Acordei no terceiro e era ela me beijando a face; apenas um "esbarrão", mas com um ar de intimidade que me encheu de alegria e eu logo abri os braços para retribuir.
Preciso mesmo dizer quão grande foi o vácuo em que fiquei?
Desde então se passaram 32 horas e eu estou, só agora, abaixando os braços.
Pela primeira vez desde que me decidi a tê-la penso em esquecer tudo isso, tudo isso que nunca foi, voltar ao fracasso... mas ao menos que seja real.
Nada de borboletas - por enquanto! - porque afinal eu só a queria porque a queria... mas não a preciso.
Se um dia ela resolver subir o vale pra me dar bom dia mais uma vez, talvez aí eu descubra se ela serve mesmo pra mim, e, se servir, descobrirei então pra quê.

....................

- Instrução 1:
Reescreva os registros como um CSV de duas colunas, "texto" e "resposta", com uma linha por registro e cada valor em um único campo entre aspas, trocando as quebras de linha por espaços. Comece no início dos registros, pare depois da linha que contém "1420 millimetres" e deixe as imagens de fora.

- Registros exibidos:
....................

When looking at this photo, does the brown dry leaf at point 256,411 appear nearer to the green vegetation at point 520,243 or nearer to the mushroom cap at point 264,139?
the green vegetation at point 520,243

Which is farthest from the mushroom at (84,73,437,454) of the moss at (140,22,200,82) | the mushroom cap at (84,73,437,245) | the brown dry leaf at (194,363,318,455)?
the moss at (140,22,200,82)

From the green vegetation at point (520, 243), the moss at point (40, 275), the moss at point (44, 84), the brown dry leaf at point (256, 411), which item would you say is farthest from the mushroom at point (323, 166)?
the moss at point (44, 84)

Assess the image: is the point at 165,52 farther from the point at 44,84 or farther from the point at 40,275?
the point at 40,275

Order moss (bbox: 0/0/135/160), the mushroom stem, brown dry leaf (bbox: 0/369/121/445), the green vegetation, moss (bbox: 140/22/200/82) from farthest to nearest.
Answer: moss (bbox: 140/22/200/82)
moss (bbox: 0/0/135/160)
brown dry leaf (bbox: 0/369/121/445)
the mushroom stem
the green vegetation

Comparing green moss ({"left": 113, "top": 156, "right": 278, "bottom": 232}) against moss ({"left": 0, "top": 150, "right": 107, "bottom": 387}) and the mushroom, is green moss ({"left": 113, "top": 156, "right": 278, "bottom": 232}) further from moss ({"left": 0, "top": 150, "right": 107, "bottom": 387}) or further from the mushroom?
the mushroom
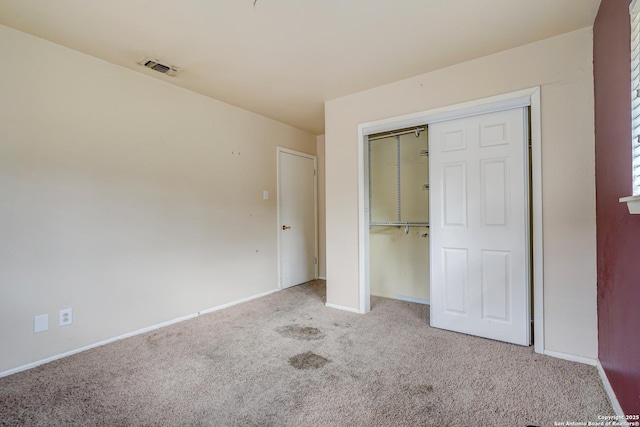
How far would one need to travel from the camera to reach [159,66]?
2.57 metres

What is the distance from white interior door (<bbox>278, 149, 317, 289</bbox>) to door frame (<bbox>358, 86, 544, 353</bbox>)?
1420 millimetres

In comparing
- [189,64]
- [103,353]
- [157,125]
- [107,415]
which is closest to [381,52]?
[189,64]

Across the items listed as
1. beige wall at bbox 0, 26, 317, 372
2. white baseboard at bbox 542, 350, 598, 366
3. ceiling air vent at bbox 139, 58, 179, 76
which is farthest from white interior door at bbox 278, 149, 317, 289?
white baseboard at bbox 542, 350, 598, 366

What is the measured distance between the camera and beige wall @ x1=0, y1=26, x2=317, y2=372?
2086 mm

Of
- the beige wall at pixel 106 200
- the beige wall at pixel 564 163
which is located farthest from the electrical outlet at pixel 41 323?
the beige wall at pixel 564 163

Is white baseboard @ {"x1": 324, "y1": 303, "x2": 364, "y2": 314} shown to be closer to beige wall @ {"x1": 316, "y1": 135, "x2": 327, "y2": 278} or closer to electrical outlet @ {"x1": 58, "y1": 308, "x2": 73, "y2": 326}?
beige wall @ {"x1": 316, "y1": 135, "x2": 327, "y2": 278}

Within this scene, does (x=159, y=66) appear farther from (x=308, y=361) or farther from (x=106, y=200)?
(x=308, y=361)

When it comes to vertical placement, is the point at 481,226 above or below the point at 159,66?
below

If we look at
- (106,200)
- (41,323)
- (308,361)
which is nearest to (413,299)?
(308,361)

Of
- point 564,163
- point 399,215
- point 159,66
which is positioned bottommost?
point 399,215

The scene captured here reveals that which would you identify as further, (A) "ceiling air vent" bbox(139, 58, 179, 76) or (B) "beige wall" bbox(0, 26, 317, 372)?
(A) "ceiling air vent" bbox(139, 58, 179, 76)

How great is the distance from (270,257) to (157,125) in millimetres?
2083

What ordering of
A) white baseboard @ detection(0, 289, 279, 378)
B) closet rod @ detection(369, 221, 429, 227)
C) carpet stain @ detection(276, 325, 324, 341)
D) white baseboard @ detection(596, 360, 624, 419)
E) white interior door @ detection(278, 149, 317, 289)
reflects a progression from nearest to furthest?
white baseboard @ detection(596, 360, 624, 419) < white baseboard @ detection(0, 289, 279, 378) < carpet stain @ detection(276, 325, 324, 341) < closet rod @ detection(369, 221, 429, 227) < white interior door @ detection(278, 149, 317, 289)

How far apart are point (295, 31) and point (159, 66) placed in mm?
1289
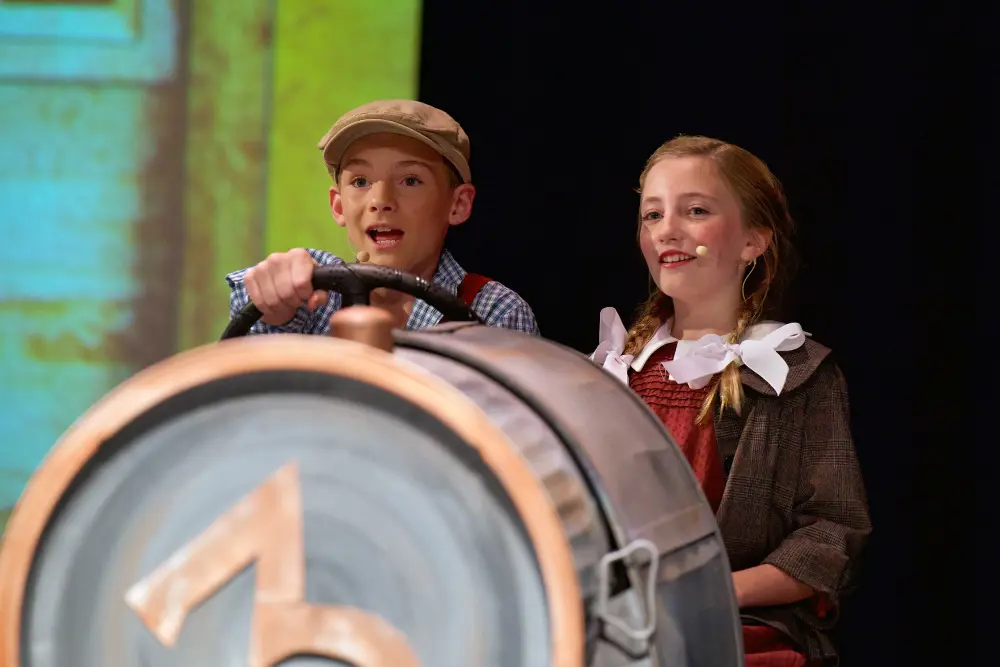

....................

- Instrução 2:
Reproduza o trecho do texto extraído que começa nas palavras "Nada de borboletas" e termina depois de "então pra quê.", trocando "vale" por "morro".

- Resposta completa 1:
texto,resposta
"When looking at this photo, does the brown dry leaf at point 256,411 appear nearer to the green vegetation at point 520,243 or nearer to the mushroom cap at point 264,139?","the green vegetation at point 520,243"
"Which is farthest from the mushroom at (84,73,437,454) of the moss at (140,22,200,82) | the mushroom cap at (84,73,437,245) | the brown dry leaf at (194,363,318,455)?","the moss at (140,22,200,82)"
"From the green vegetation at point (520, 243), the moss at point (40, 275), the moss at point (44, 84), the brown dry leaf at point (256, 411), which item would you say is farthest from the mushroom at point (323, 166)?","the moss at point (44, 84)"
"Assess the image: is the point at 165,52 farther from the point at 44,84 or farther from the point at 40,275?","the point at 40,275"
"Order moss (bbox: 0/0/135/160), the mushroom stem, brown dry leaf (bbox: 0/369/121/445), the green vegetation, moss (bbox: 140/22/200/82) from farthest to nearest. Answer:","moss (bbox: 140/22/200/82) moss (bbox: 0/0/135/160) brown dry leaf (bbox: 0/369/121/445) the mushroom stem the green vegetation"
"Comparing green moss ({""left"": 113, ""top"": 156, ""right"": 278, ""bottom"": 232}) against moss ({""left"": 0, ""top"": 150, ""right"": 107, ""bottom"": 387}) and the mushroom, is green moss ({""left"": 113, ""top"": 156, ""right"": 278, ""bottom"": 232}) further from moss ({""left"": 0, ""top"": 150, ""right"": 107, ""bottom"": 387}) or further from the mushroom?","the mushroom"
"How far would one need to travel from the camera to reach [159,66]?","2.57 metres"
"What is the distance from white interior door (<bbox>278, 149, 317, 289</bbox>) to door frame (<bbox>358, 86, 544, 353</bbox>)?","1420 millimetres"

- Resposta completa 2:
Nada de borboletas - por enquanto! - porque afinal eu só a queria porque a queria... mas não a preciso.
Se um dia ela resolver subir o morro pra me dar bom dia mais uma vez, talvez aí eu descubra se ela serve mesmo pra mim, e, se servir, descobrirei então pra quê.